One Vast Echo

developmental word craft. poetry.

Monday, April 17, 2006

a song for the sinking

In New Orleans,
Rain falls eternally
On streets named after Gods.

Street cars clang-clang
Dotted by sun speckles
Trickled through oak canopies.

Some people here are dim
Like the sulfurous, ashen head
Of a struck match.

Others effervesce.
But these are few.

I have longed for greater company.
And finding some,
Wanted none. Again.

Roots arthritically impose
Their knobby arms upon the concrete.
Elbowing for room to grow.

The cramping missisippi-
An aching arm.
Seeking for a stretch.

Subsidence.
Its everywhere.
Bridges seem to raise their feet from the road.

And every trace of Man
Is persistently erased.
If ever so slowly.

As we walk, our feet are sinking.
Our ambitions escape us as we trudge
toward antiquity.

The swollen Gulf
Encroaches
On the aged wine city
Of fear and of scorched holiness.

We know it doesn't matter.
By "it," I mean all -
We are lulled by heat and angels
As they strike their drum.

We are moved motionless.
Content to roll in and out of formation.
Like clouds or like continents.

I think of pelicans or of fish belly up in the bayou, for what, Gods know why.
-of sweat beads more plentiful than the plastic from china adorning every oak and powerline.
-of stillness so ominous, that urgency in the air causes branches to fall from the sky
hours before the wind could hue them from their joints;
As if to say, "I give up -
No longer can I hold this fear aloft."

The wind does come to kick the precient branches on the ground.
The water does wash down in part-
in part rising from unseen holes in the soil.

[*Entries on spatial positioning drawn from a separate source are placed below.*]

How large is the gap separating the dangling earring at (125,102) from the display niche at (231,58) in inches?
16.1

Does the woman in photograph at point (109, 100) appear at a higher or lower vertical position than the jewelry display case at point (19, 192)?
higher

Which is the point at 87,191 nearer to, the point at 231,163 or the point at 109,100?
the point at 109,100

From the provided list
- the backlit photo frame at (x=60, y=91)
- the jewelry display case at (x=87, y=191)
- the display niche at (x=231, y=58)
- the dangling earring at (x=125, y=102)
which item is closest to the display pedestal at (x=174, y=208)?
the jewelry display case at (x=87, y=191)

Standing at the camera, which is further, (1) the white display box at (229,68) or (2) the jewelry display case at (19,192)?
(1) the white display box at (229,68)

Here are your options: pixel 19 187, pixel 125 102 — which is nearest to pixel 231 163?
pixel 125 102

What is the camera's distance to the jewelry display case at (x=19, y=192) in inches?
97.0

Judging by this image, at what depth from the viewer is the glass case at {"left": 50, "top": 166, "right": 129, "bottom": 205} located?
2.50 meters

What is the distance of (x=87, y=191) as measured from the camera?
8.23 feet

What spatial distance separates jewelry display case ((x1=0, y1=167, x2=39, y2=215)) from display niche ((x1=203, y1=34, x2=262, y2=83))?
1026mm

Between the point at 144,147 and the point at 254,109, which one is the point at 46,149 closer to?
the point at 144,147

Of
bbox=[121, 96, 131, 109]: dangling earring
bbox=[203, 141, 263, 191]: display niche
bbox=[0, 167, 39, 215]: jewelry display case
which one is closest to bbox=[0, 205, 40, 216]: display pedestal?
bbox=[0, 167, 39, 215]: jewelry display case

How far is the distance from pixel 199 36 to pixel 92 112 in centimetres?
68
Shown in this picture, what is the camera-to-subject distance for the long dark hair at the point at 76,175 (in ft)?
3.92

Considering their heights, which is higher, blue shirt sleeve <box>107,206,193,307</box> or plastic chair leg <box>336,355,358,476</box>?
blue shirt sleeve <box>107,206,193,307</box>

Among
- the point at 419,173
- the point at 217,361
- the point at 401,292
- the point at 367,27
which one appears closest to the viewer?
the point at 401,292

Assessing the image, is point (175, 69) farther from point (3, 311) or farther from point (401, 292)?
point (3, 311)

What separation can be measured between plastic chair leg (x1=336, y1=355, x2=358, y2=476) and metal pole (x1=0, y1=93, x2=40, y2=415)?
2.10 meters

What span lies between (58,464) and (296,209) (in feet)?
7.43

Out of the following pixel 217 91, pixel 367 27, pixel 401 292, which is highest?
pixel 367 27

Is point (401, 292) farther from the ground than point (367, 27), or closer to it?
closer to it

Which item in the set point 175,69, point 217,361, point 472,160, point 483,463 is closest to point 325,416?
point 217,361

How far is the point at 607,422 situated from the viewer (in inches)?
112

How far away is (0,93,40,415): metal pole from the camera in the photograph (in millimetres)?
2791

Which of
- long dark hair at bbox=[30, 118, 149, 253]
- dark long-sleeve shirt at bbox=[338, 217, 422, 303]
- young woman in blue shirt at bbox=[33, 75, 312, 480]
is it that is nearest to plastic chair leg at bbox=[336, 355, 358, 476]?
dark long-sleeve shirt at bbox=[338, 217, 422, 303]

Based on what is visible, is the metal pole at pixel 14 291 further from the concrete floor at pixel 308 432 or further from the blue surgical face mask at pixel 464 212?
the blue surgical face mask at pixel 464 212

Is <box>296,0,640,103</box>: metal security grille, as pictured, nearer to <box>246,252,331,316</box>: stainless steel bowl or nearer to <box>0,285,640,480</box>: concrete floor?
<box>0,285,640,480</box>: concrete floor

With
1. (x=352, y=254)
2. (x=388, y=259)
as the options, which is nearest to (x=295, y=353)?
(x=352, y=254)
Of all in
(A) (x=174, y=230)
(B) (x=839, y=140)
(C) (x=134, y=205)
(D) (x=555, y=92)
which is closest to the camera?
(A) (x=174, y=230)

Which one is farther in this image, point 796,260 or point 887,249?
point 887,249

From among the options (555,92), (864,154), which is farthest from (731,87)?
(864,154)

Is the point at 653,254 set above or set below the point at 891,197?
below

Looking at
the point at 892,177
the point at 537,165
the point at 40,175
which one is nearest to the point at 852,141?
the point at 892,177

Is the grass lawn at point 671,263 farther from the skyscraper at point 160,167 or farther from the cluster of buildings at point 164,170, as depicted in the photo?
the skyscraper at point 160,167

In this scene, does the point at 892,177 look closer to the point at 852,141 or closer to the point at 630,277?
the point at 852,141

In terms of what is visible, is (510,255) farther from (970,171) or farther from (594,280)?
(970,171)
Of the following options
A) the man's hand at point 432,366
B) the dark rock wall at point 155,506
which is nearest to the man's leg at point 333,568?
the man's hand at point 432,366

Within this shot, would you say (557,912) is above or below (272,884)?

We remember quickly what will sink.
What will float.
What will rot.

Year after year the elemental toil
Erodes what we hold in our hearts -
What we will not relinquish.

What the thief cannot steal in one swipe
He will claim calmly in sizable pieces.

But that is the way it should be.
Not I nor you nor anyone here
Would give what will one day be taken.

No.
We seize tighter that
When we are shaken.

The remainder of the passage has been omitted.